Exercise details: Each line from the one that has "Apsauga susiformuoja maždaug" through the end of the entries below must be written out exactly; leave out all other lines.

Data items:
|---|

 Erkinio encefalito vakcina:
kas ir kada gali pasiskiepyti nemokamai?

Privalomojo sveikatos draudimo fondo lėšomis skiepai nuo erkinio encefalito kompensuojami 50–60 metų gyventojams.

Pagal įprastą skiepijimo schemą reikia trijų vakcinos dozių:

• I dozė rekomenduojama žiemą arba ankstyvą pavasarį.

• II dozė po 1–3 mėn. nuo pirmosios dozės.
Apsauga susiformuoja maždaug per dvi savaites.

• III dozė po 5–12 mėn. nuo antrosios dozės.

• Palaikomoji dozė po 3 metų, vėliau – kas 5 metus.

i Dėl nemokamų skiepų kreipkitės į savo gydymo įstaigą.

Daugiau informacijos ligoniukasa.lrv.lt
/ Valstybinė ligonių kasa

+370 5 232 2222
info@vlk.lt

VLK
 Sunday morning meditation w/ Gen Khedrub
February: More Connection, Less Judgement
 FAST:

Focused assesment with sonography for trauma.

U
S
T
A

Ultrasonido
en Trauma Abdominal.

|---|

Solution for this problem:
Apsauga susiformuoja maždaug per dvi savaites.

• III dozė po 5–12 mėn. nuo antrosios dozės.

• Palaikomoji dozė po 3 metų, vėliau – kas 5 metus.

i Dėl nemokamų skiepų kreipkitės į savo gydymo įstaigą.

Daugiau informacijos ligoniukasa.lrv.lt
/ Valstybinė ligonių kasa

+370 5 232 2222
info@vlk.lt

VLK
 Sunday morning meditation w/ Gen Khedrub
February: More Connection, Less Judgement
 FAST:

Focused assesment with sonography for trauma.

U
S
T
A

Ultrasonido
en Trauma Abdominal.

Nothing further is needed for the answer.